Le nouveau dirigeant syrien, Ahmad el-Chareh, a défini, dimanche, les grandes lignes de la politique qu’il compte suivre avec le Liban, fondée, selon ses propos, sur le respect de la souveraineté et de l’intégrité territoriale du pays. Il a notamment invité les Libanais à "effacer de leur mémoire le souvenir de l'ancienne Syrie au Liban".
Ahmad el-Chareh a tenu ces propos devant le leader druze et ancien chef du Parti socialiste progressiste (PSP), Walid Joumblatt, qu’il a reçu au palais présidentiel.
M. Joumblatt s’est rendu dimanche à Damas, pour sa première visite en Syrie depuis plus de 13 ans. Il était accompagné d’une importante délégation de députés du bloc parlementaire de son parti, et de dignitaires religieux druzes, notamment le leader spirituel de la communauté au Liban, le cheikh Akl Sami Abi el-Mona.
Lors de cette visite, la première d’une personnalité libanaise en Syrie depuis la chute du régime de Bachar el-Assad, Walid Joumblatt s’est entretenu de questions d’intérêt commun avec Ahmad el-Chareh, apparu pour la première fois en costume cravate. Dans une brève allocution, il a salué le peuple syrien pour son soulèvement, ainsi que ses dirigeants pour le combat qu’ils ont mené “afin de mettre fin à l’oppression et à la tyrannie”.
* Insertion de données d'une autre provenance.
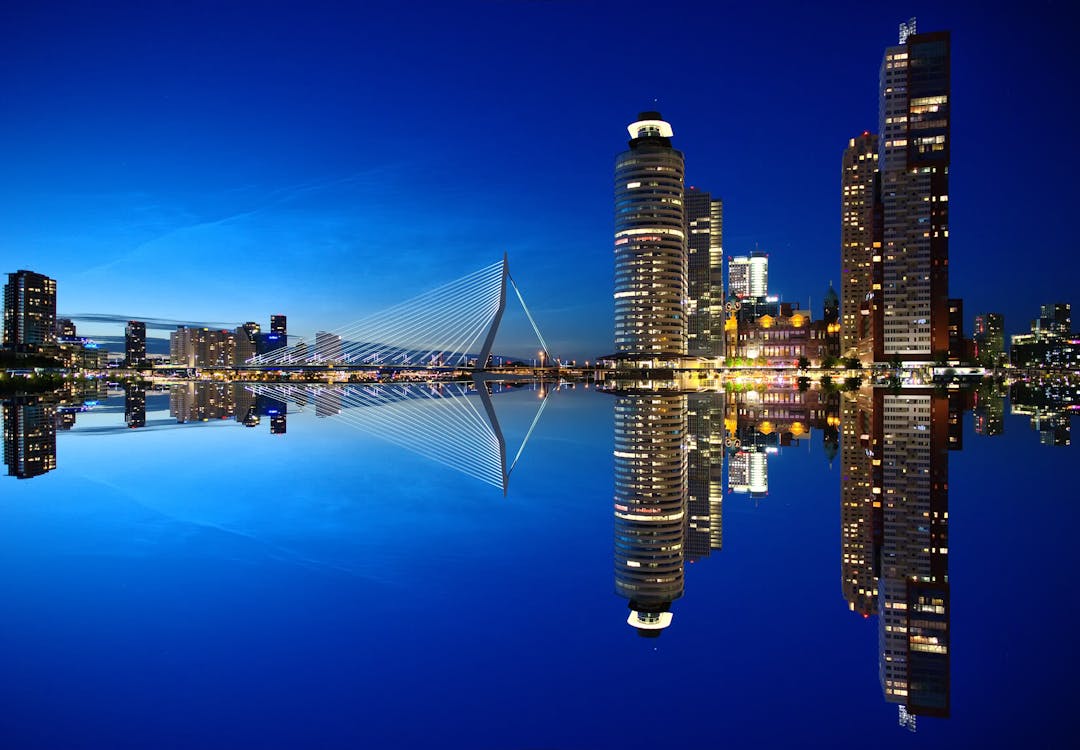 Mirrored Image of High Rise Buildings and Bridge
Le leader druze a exprimé l’espoir que ceux qui ont commis des crimes contre le peuple libanais soient tenus pour responsables de leurs actes. “Nous souhaitons aussi des procès équitables pour juger ceux qui ont commis des crimes contre le peuple syrien, et que certaines prisons soient transformées en musées”, a-t-il aussi déclaré.
De plus, Walid Joumblatt a souligné que “les relations libano-syriennes devraient revenir à leur cours naturel par le biais des canaux diplomatiques”. Dans ce contexte, il a remis à son hôte un mémorandum au sujet des relations libano-syriennes ainsi qu’un ouvrage historique de l’émir Chakib Arslan.
Le leader druze a en outre réaffirmé que les fermes de Chebaa sont syriennes, en abordant avec son hôte, la question de la délimitation terrestre des frontières libano-syriennes. Un sujet qui fait polémique au Liban, où ces hameaux sont considérés libanais, notamment par l’ancien axe dit de la résistance. Il a estimé que "les fermes de Chebaa tombent sous le coup de la résolution 242” du Conseil de sécurité de l’ONU. “Si dans le cadre de la démarcation des frontières entre les États libanais et syrien, ces fermes sont considérées libanaises, nous accepterons ce choix même si nous pensons qu’elles sont syriennes".
La résolution 242 a été adoptée par le Conseil de sécurité de l’ONU à la suite à la guerre de six jours, entre Israël et ses voisins arabes, en 1967. Elle exige le retrait d’Israël des territoires occupés. Lors de cette guerre, l’État hébreu avait envahi et occupé le Sinaï, en Égypte, le Golan syrien (dont les hameaux de Chebaa feraient partie, selon Walid Joumblatt), la Cisjordanie et Jérusalem-Est. Israël s'était retiré du Sinaï en 1978, suite aux accords de paix avec l’Égypte.
Ahmad el-Chareh n’a pas voulu se prononcer au sujet de l’appartenance des fermes de Chebaa. Interrogé plus tard à ce sujet, il a jugé “prématuré d’en parler durant la phase de transition” en Syrie.
Le nouveau dirigeant syrien a cependant promis devant ses hôtes que son pays n'exercerait plus une influence "négative" au Liban et respecterait la souveraineté du pays voisin.
La Syrie n'aura plus "d'ingérence négative au Liban et respectera la souveraineté du Liban, son intégrité territoriale, son indépendance de décision et sa stabilité", a assuré M. Chareh. "Elle se tiendra à distance égale de tous" au Liban, a-t-il ajouté, affirmant que la Syrie était "source de peur et d'anxiété" au Liban.
Il a reconnu le rôle du régime syrien dans les assassinats, notamment ceux de l’ancien président, Bachir Gemayel, du leader druze, Kamal Joumblatt et de l’ancien chef du gouvernement, Rafic Hariri. M. Chareh a conclu en appelant de ses vœux les Libanais à "effacer de leur mémoire le souvenir de l'ancienne Syrie au Liban".
Plus tard, répondant à une question de la presse, il a demandé au gouvernement libanais d’envoyer une liste des noms des Libanais portés disparus et qui auraient été détenus dans les prisons syriennes, pour que son équipe puisse suivre le dossier.